(EXERCISE DETAILS): Update the data below by replacing "dress pants" with "trousers" throughout, leaving everything else unchanged, and omit the pictures from your output.

begin DATA PROVIDED

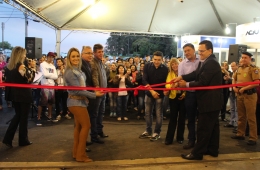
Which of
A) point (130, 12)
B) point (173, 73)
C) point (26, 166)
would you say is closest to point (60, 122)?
point (26, 166)

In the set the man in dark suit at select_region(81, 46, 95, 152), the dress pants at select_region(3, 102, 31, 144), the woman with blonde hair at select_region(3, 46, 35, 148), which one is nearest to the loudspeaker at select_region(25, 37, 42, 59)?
the woman with blonde hair at select_region(3, 46, 35, 148)

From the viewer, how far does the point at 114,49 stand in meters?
41.3

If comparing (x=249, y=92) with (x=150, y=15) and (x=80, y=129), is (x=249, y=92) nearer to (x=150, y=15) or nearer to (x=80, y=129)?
(x=80, y=129)

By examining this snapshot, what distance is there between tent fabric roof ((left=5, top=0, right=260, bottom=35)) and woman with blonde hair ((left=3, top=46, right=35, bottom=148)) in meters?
6.44

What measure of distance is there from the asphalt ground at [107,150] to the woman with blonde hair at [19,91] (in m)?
0.30

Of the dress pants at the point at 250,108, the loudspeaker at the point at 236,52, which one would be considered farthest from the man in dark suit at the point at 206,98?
the loudspeaker at the point at 236,52

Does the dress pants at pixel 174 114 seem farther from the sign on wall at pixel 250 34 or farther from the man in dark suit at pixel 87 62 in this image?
the sign on wall at pixel 250 34

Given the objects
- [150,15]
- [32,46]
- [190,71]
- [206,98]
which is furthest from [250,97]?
[150,15]

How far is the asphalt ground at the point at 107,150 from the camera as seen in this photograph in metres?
3.99

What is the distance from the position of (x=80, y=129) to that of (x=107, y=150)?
2.68ft

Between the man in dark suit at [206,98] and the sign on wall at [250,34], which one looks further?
the sign on wall at [250,34]

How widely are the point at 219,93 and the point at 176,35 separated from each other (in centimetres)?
1274

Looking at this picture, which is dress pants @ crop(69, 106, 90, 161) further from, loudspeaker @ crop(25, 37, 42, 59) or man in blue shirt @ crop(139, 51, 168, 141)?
loudspeaker @ crop(25, 37, 42, 59)

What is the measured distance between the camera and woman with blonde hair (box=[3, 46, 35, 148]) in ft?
14.4
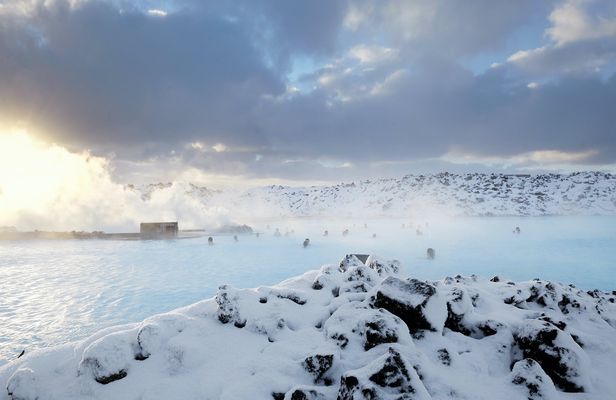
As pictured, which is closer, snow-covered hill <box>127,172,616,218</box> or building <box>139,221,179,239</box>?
building <box>139,221,179,239</box>

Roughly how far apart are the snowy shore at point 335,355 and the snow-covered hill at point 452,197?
1953 inches

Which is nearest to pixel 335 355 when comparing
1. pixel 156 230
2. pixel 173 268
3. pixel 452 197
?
pixel 173 268

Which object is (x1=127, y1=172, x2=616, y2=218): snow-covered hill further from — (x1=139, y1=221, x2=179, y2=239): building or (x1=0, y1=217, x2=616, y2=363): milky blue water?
(x1=0, y1=217, x2=616, y2=363): milky blue water

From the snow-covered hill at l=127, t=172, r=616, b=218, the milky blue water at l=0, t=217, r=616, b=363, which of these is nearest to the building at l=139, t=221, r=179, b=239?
the milky blue water at l=0, t=217, r=616, b=363

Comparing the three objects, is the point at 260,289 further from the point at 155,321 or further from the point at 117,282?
the point at 117,282

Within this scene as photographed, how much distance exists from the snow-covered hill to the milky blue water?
32833 millimetres

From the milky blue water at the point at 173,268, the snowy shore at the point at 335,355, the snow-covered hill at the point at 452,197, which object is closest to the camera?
the snowy shore at the point at 335,355

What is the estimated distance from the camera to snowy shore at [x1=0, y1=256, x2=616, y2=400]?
310 cm

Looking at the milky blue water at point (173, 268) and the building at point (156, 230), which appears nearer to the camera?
the milky blue water at point (173, 268)

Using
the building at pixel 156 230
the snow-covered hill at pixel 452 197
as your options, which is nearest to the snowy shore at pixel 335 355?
the building at pixel 156 230

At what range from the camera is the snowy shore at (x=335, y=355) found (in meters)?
3.10

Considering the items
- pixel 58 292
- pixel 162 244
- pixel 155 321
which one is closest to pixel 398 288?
pixel 155 321

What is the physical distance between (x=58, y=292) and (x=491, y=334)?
1141 centimetres

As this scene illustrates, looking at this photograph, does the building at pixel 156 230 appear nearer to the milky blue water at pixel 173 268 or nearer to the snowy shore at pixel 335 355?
the milky blue water at pixel 173 268
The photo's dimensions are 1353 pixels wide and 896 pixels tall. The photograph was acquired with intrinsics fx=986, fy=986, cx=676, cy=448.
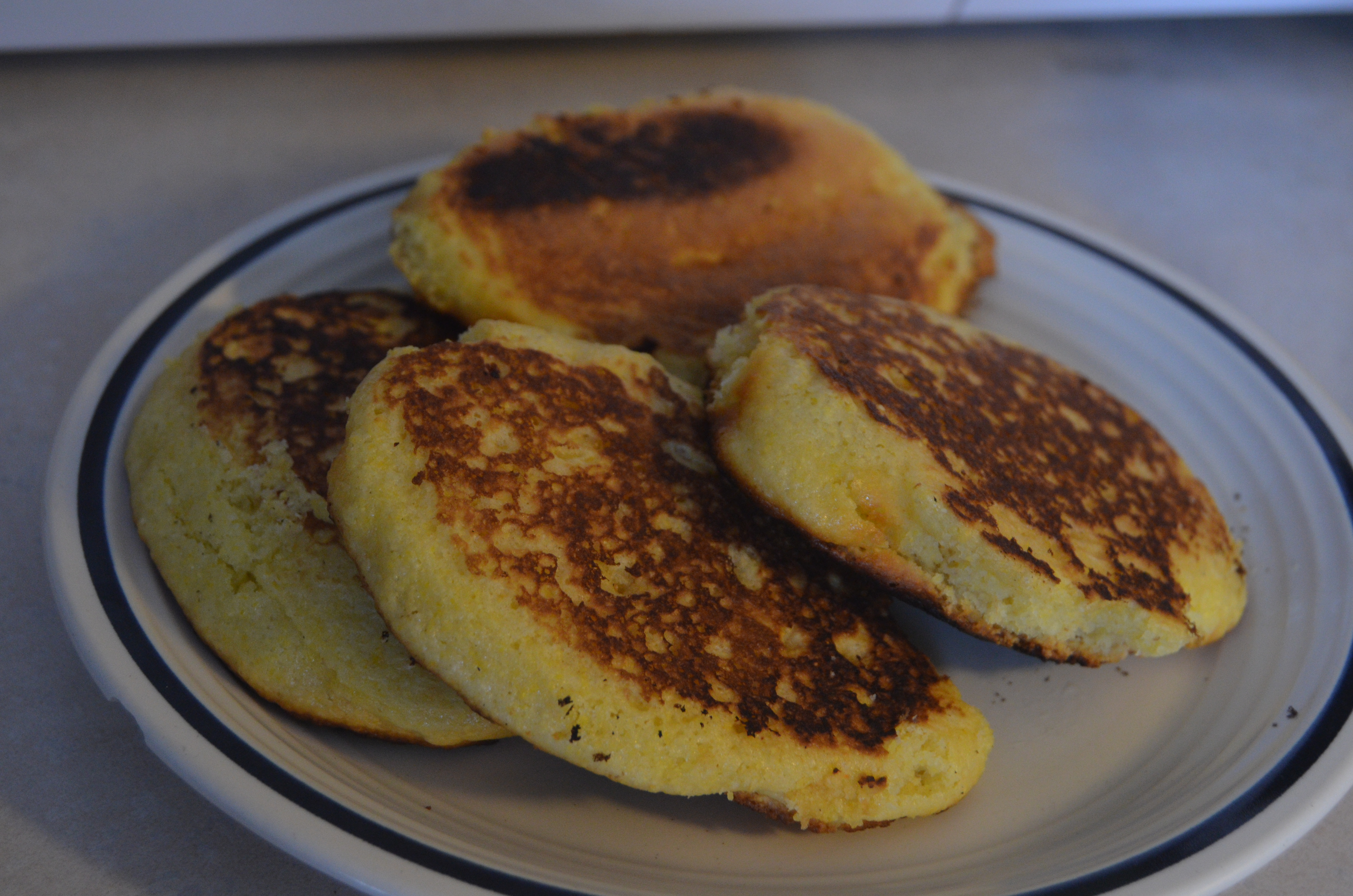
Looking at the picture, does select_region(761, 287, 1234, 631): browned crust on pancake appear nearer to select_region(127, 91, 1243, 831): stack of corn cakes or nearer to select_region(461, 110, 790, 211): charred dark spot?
select_region(127, 91, 1243, 831): stack of corn cakes

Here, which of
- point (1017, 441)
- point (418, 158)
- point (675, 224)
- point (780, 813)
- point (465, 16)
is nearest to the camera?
point (780, 813)

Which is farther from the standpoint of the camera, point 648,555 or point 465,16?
point 465,16

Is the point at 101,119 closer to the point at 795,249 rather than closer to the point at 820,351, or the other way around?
the point at 795,249

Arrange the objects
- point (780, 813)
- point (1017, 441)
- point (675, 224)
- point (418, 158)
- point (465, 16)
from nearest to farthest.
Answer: point (780, 813) < point (1017, 441) < point (675, 224) < point (418, 158) < point (465, 16)

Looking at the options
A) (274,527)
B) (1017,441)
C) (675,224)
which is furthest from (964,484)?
(274,527)

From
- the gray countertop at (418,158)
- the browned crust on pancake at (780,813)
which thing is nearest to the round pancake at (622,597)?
the browned crust on pancake at (780,813)

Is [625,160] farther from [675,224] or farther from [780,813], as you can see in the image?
[780,813]

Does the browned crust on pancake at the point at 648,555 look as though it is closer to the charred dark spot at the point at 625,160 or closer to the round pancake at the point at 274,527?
the round pancake at the point at 274,527

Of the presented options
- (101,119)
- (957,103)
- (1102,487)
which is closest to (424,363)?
(1102,487)
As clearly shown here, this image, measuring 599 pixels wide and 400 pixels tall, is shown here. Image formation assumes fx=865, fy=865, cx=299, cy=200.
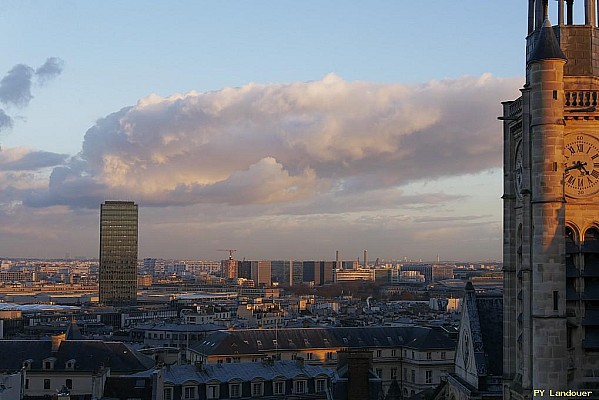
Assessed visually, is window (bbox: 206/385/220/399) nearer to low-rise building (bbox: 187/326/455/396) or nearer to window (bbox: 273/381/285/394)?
window (bbox: 273/381/285/394)

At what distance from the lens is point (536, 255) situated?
29141mm

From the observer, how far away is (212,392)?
74.5 metres

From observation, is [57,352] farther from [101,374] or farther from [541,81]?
[541,81]

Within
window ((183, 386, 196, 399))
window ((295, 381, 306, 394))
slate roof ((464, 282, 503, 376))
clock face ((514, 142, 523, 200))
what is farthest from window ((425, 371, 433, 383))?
clock face ((514, 142, 523, 200))

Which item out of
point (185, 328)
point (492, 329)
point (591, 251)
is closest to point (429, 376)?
point (185, 328)

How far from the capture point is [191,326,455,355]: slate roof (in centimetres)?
10250

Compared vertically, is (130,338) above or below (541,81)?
below

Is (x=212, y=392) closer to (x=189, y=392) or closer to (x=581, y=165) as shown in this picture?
(x=189, y=392)

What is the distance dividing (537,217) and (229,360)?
2928 inches

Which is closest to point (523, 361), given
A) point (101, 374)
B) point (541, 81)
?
point (541, 81)

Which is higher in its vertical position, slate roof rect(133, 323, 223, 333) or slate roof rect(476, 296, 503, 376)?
slate roof rect(476, 296, 503, 376)

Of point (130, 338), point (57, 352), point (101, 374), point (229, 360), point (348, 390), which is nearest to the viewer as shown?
point (348, 390)

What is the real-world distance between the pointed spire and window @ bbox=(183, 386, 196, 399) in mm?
50990

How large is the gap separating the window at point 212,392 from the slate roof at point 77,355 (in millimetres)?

end DATA PROVIDED

(THE RESULT):
Which of
A) point (130, 12)
B) point (173, 73)
C) point (26, 166)
would you say is closest to point (60, 122)?
point (26, 166)

In the set the man in dark suit at select_region(81, 46, 95, 152), the trousers at select_region(3, 102, 31, 144), the woman with blonde hair at select_region(3, 46, 35, 148), which one is nearest to the loudspeaker at select_region(25, 37, 42, 59)?
the woman with blonde hair at select_region(3, 46, 35, 148)

From the viewer, how far does the point at 114,49 stand in meters?
41.3

If comparing (x=249, y=92) with (x=150, y=15) and (x=80, y=129), is (x=249, y=92) nearer to (x=150, y=15) or nearer to (x=80, y=129)?
(x=80, y=129)

By examining this snapshot, what distance is there between tent fabric roof ((left=5, top=0, right=260, bottom=35)) and woman with blonde hair ((left=3, top=46, right=35, bottom=148)) in meters?
6.44

What measure of distance is there from the asphalt ground at [107,150] to the woman with blonde hair at [19,91] (in m)?
0.30

Of the trousers at the point at 250,108, the loudspeaker at the point at 236,52, which one would be considered farthest from the man in dark suit at the point at 206,98?
the loudspeaker at the point at 236,52

Does the trousers at pixel 174 114 seem farther from the sign on wall at pixel 250 34 or farther from the man in dark suit at pixel 87 62 in this image?
the sign on wall at pixel 250 34

Given the objects
- [150,15]
- [32,46]
- [190,71]
- [206,98]
which is furthest from [250,97]?
[150,15]

How far is the asphalt ground at the point at 107,150 from the camera as seen in this photograph in metres?
3.99

What is the distance from the position of (x=80, y=129) to that of (x=107, y=150)?
2.68ft

Between the man in dark suit at [206,98] and the sign on wall at [250,34], which one looks further?
the sign on wall at [250,34]

How widely are the point at 219,93 and the point at 176,35 separated from each other (in centimetres)?
1274

Looking at this picture, which is trousers @ crop(69, 106, 90, 161) further from, loudspeaker @ crop(25, 37, 42, 59) or man in blue shirt @ crop(139, 51, 168, 141)?
loudspeaker @ crop(25, 37, 42, 59)

What is the measured distance between the camera and woman with blonde hair (box=[3, 46, 35, 148]) in ft?
14.4
As pictured, which is closer, snow-covered hill <box>127,172,616,218</box> or building <box>139,221,179,239</box>?
building <box>139,221,179,239</box>

Roughly how far apart are the snowy shore at point 335,355 and the snow-covered hill at point 452,197?
1953 inches

Which is nearest to pixel 335 355 when comparing
1. pixel 156 230
2. pixel 173 268
3. pixel 452 197
?
pixel 173 268

Which object is (x1=127, y1=172, x2=616, y2=218): snow-covered hill further from — (x1=139, y1=221, x2=179, y2=239): building or (x1=0, y1=217, x2=616, y2=363): milky blue water?
(x1=0, y1=217, x2=616, y2=363): milky blue water

From the snow-covered hill at l=127, t=172, r=616, b=218, the milky blue water at l=0, t=217, r=616, b=363, which of these is nearest to the building at l=139, t=221, r=179, b=239?
the milky blue water at l=0, t=217, r=616, b=363

Comparing the three objects, is the point at 260,289 further from the point at 155,321 or further from the point at 117,282?
the point at 117,282

Within this scene as photographed, how much distance exists from the snow-covered hill to the milky blue water?
32833 millimetres

From the milky blue water at the point at 173,268, the snowy shore at the point at 335,355, the snow-covered hill at the point at 452,197, which object is closest to the camera?
the snowy shore at the point at 335,355

What is the estimated distance from the camera to snowy shore at [x1=0, y1=256, x2=616, y2=400]?
310 cm

Looking at the milky blue water at point (173, 268) and the building at point (156, 230), which appears nearer to the camera?
the milky blue water at point (173, 268)

Using
the building at pixel 156 230
the snow-covered hill at pixel 452 197
as your options, which is nearest to the snowy shore at pixel 335 355?
the building at pixel 156 230

At what range from the camera is the snowy shore at (x=335, y=355) found (in meters)?
3.10

Considering the items
- pixel 58 292
- pixel 162 244
- pixel 155 321
which one is closest to pixel 398 288?
pixel 155 321

What is the physical distance between (x=58, y=292) and (x=491, y=334)?
1141 centimetres

As this scene illustrates, looking at this photograph, does the building at pixel 156 230 appear nearer to the milky blue water at pixel 173 268 or nearer to the snowy shore at pixel 335 355?
the milky blue water at pixel 173 268
The photo's dimensions are 1353 pixels wide and 896 pixels tall. The photograph was acquired with intrinsics fx=986, fy=986, cx=676, cy=448.
Looking at the picture, does select_region(761, 287, 1234, 631): browned crust on pancake appear nearer to select_region(127, 91, 1243, 831): stack of corn cakes or nearer to select_region(461, 110, 790, 211): charred dark spot?
select_region(127, 91, 1243, 831): stack of corn cakes

Here, which of
- point (1017, 441)
- point (418, 158)
- point (675, 224)
- point (780, 813)
- point (465, 16)
is nearest to the camera?
point (780, 813)

Which is farther from the standpoint of the camera, point 648,555 or point 465,16?
point 465,16

Is the point at 101,119 closer to the point at 795,249 rather than closer to the point at 820,351, or the other way around?
the point at 795,249

Arrange the objects
- point (780, 813)
- point (1017, 441)
- point (675, 224)
- point (418, 158)
- point (465, 16)
from nearest to farthest.
Answer: point (780, 813) < point (1017, 441) < point (675, 224) < point (418, 158) < point (465, 16)

Looking at the options
A) (274,527)
B) (1017,441)
C) (675,224)
which is furthest from (964,484)?
(274,527)

From
- the gray countertop at (418,158)
- the browned crust on pancake at (780,813)
which thing is nearest to the round pancake at (622,597)?
the browned crust on pancake at (780,813)

Is [625,160] farther from [675,224] or farther from [780,813], as you can see in the image?
[780,813]

Does the browned crust on pancake at the point at 648,555 look as though it is closer to the charred dark spot at the point at 625,160 or closer to the round pancake at the point at 274,527?
the round pancake at the point at 274,527

Of the presented options
- (101,119)
- (957,103)
- (1102,487)
which is closest to (424,363)?
(1102,487)
As clearly shown here, this image, measuring 599 pixels wide and 400 pixels tall, is shown here. Image formation assumes fx=865, fy=865, cx=299, cy=200.
Assessed visually, is window (bbox: 206/385/220/399) nearer to low-rise building (bbox: 187/326/455/396) or nearer to window (bbox: 273/381/285/394)?
window (bbox: 273/381/285/394)

At what distance from the lens is point (536, 255) situated?
29141mm

From the observer, how far away is (212,392)?
74.5 metres

From observation, is [57,352] farther from [101,374] or farther from [541,81]?
[541,81]

Within
window ((183, 386, 196, 399))
window ((295, 381, 306, 394))
slate roof ((464, 282, 503, 376))
clock face ((514, 142, 523, 200))
what is farthest from window ((425, 371, 433, 383))?
clock face ((514, 142, 523, 200))

Which item out of
point (185, 328)
point (492, 329)
point (591, 251)
is closest to point (429, 376)?
point (185, 328)

How far from the capture point is [191,326,455,355]: slate roof (in centimetres)?
10250

Compared vertically, is (130,338) above or below (541,81)?
below

Is (x=212, y=392) closer to (x=189, y=392) or closer to (x=581, y=165) as shown in this picture?
(x=189, y=392)

What is the distance dividing (537,217) and (229,360)?
2928 inches

Which is closest to point (523, 361), given
A) point (101, 374)
B) point (541, 81)
?
point (541, 81)

Which is higher in its vertical position, slate roof rect(133, 323, 223, 333) or slate roof rect(476, 296, 503, 376)?
slate roof rect(476, 296, 503, 376)

Of point (130, 338), point (57, 352), point (101, 374), point (229, 360), point (348, 390), which is nearest to the viewer as shown?
point (348, 390)

What is the real-world distance between the pointed spire and window @ bbox=(183, 386, 196, 399) in mm?
50990

How large is the gap separating the window at point 212,392 from the slate roof at point 77,355 (in millimetres)?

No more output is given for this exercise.